A kerf calculator tells you exactly how many finished pieces you can cut from a single length of board, how much material the blade will consume as dust, what the off-cut remainder will be, and how many boards you need to buy for your whole project. Whether you are building furniture, laying decking, cutting aluminium extrusions or preparing a cabinet cut list, running these numbers before you start prevents the frustration of running short mid-project.
What is kerf and why does it matter?
Every saw blade has a physical thickness. As it passes through timber, metal or sheet material it grinds away a thin strip equal to the kerf width — typically 1–4 mm for woodworking saws. That material becomes sawdust and is gone. On any single cut the loss seems negligible, but on a project with many identical pieces it adds up fast.
Consider twenty 400 mm cabinet shelves from a 2,400 mm board with a 3.2 mm blade. The 19 internal cuts consume 60.8 mm — more than a full extra shelf’s worth of waste. Miss that in your shopping list and you will be one board short on delivery day.
How the calculator works
The tool applies the standard kerf-accounting formula to find the maximum number of pieces n that fit on one board of length L, given piece length p and kerf width k:
n = floor( (L + k) / (p + k) )
The logic behind the formula: each piece “slot” on the board is (p + k) wide because the blade must pass after every cut — except the very last piece, which needs no trailing kerf.
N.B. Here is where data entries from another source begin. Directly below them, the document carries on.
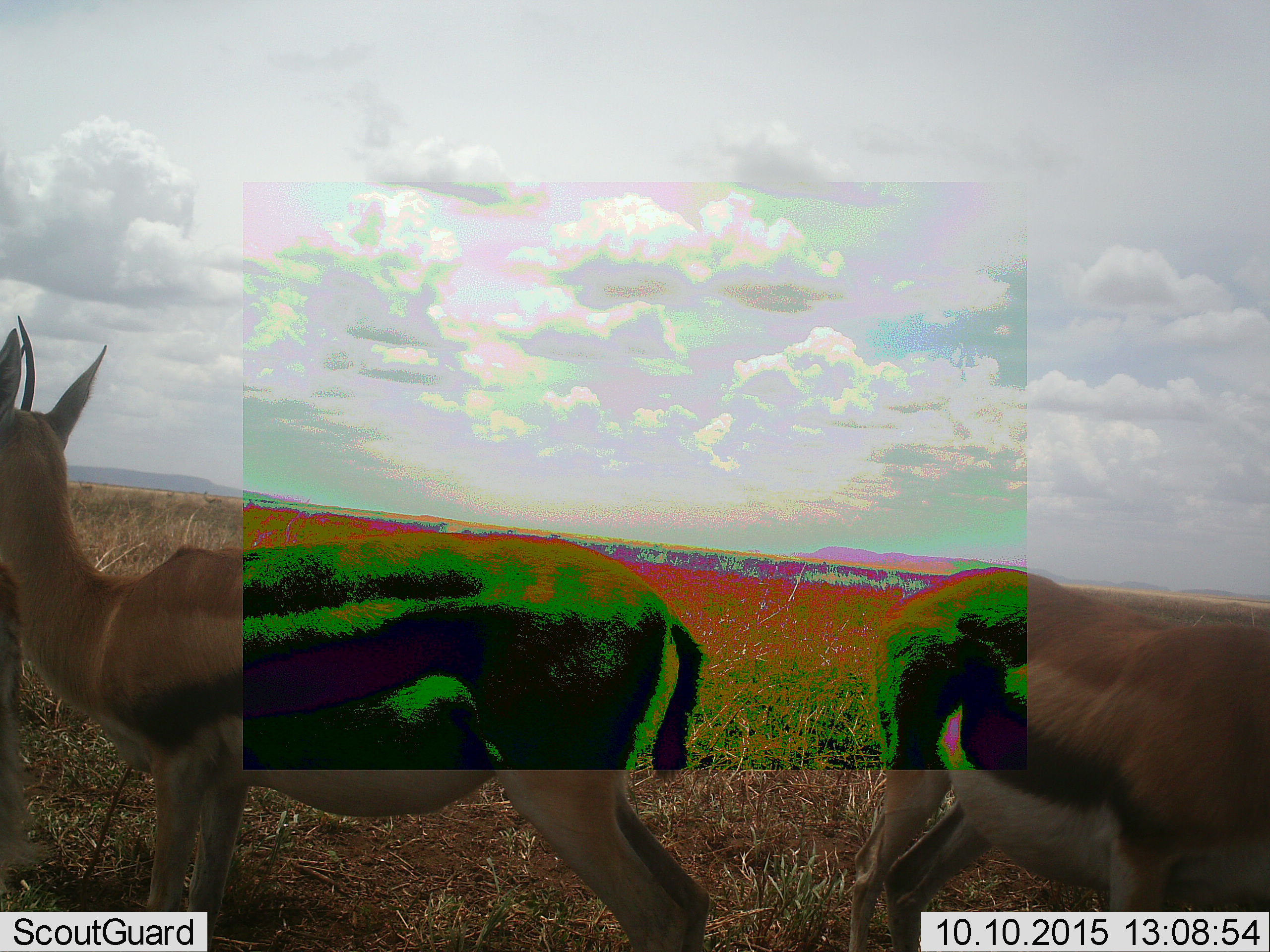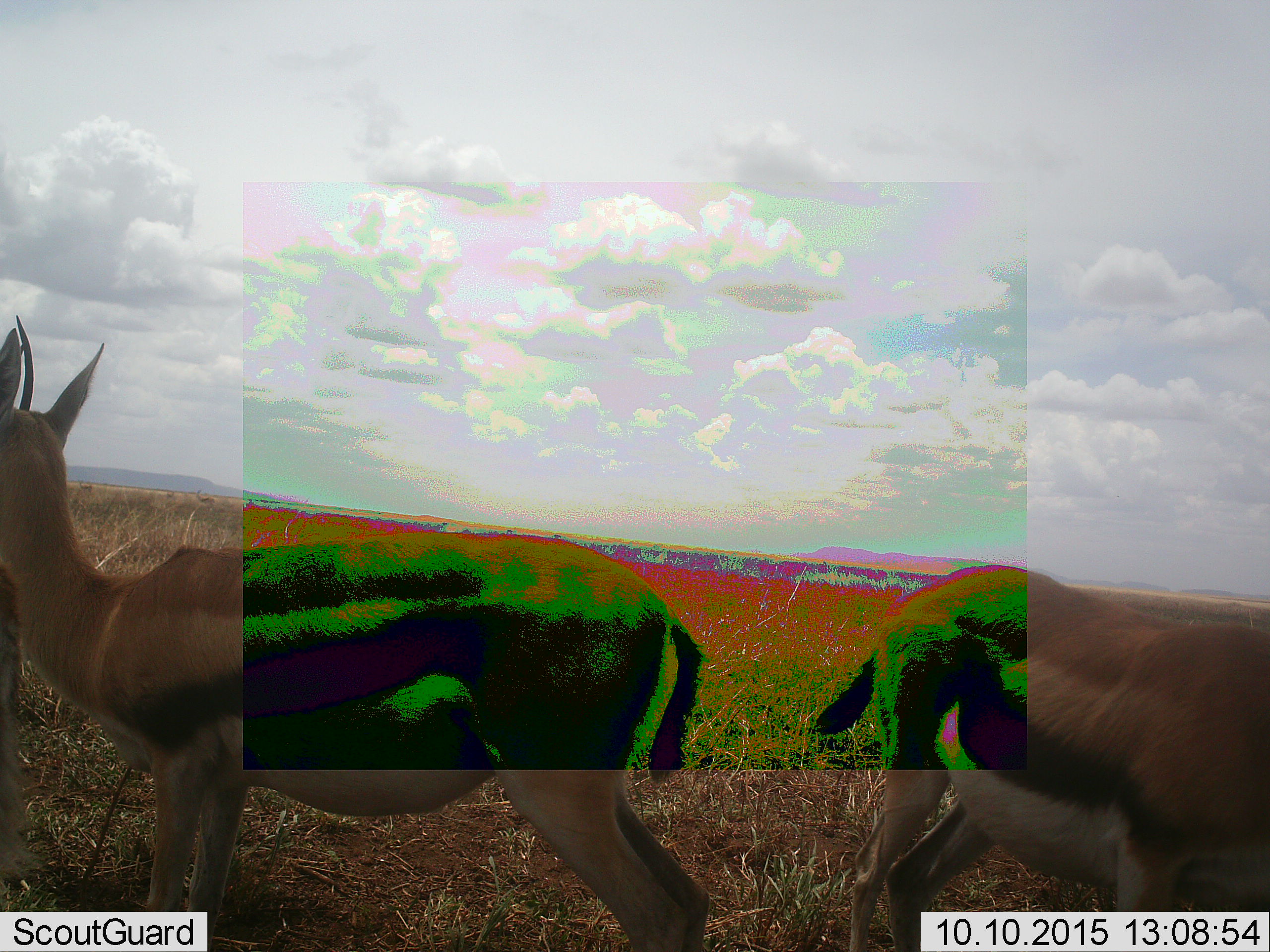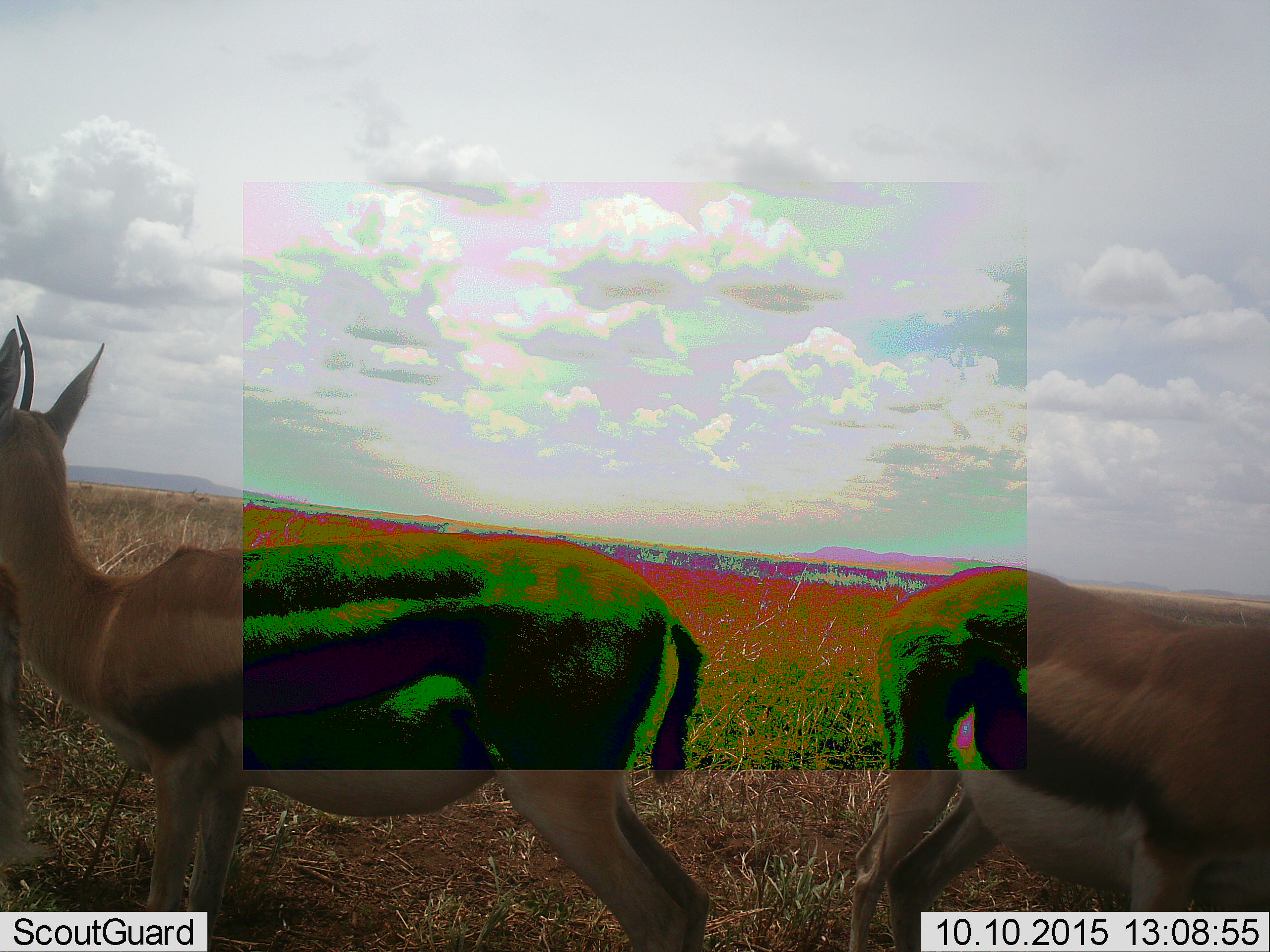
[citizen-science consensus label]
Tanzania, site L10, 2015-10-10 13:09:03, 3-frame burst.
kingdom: Animalia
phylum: Chordata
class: Mammalia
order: Artiodactyla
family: Bovidae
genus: Eudorcas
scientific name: Eudorcas thomsonii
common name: thomson's gazelle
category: gazellethomsons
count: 2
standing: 100%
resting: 0%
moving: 25%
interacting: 0%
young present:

Adding one virtual kerf to the board length makes all slots symmetric, so a single floor-division gives the answer in one step.
The total kerf loss per board is then (n − 1) × k (one fewer cut than pieces), and the off-cut remainder is L − n × p − (n − 1) × k.
To find the number of boards needed for a whole project, the calculator simply divides the total quantity by pieces-per-board and rounds up.
Worked example
You are building a bookcase and need 14 shelves each 380 mm deep. Your timber comes in 2,400 mm lengths. Your circular saw blade has a kerf of 3.2 mm.
- Pieces per board: floor( (2400 + 3.2) / (380 + 3.2) ) = floor( 2403.2 / 383.2 ) = floor( 6.27 ) = 6 shelves
- Total kerf loss per board: (6 − 1) × 3.2 = 16 mm
- Off-cut: 2400 − 6 × 380 − 5 × 3.2 = 2400 − 2280 − 16 = 104 mm
- Boards needed for 14 shelves: ceil( 14 / 6 ) = 3 boards
- Total kerf loss across 3 boards: 3 × 16 = 48 mm
Without accounting for kerf you might have guessed floor(2400 / 380) = 6 per board anyway, but the benefit of the tool compounds when piece or kerf dimensions are less tidy, or when you are nesting multiple different lengths from the same stock.
| Board (mm) | Piece (mm) | Kerf (mm) | Pieces | Off-cut (mm) |
|---|---|---|---|---|
| 2400 | 400 | 3.2 | 5 | 387.2 |
| 2400 | 380 | 3.2 | 6 | 104 |
| 2400 | 300 | 3.2 | 7 | 280.8 |
| 3000 | 500 | 2.4 | 5 | 490.4 |
| 96 in | 18 in | 0.125 in | 5 | 5.5 in |
Formula note
The formula n = floor((L + k) / (p + k)) is equivalent to asking: if the board were extended by exactly one kerf, how many (piece + kerf) slots would fit? That extension is then removed mathematically by the floor, yielding the correct count without a loop. For non-uniform cut lists (different piece lengths), the greedy first-fit algorithm is more appropriate, but for identical pieces this closed-form solution is exact and fast.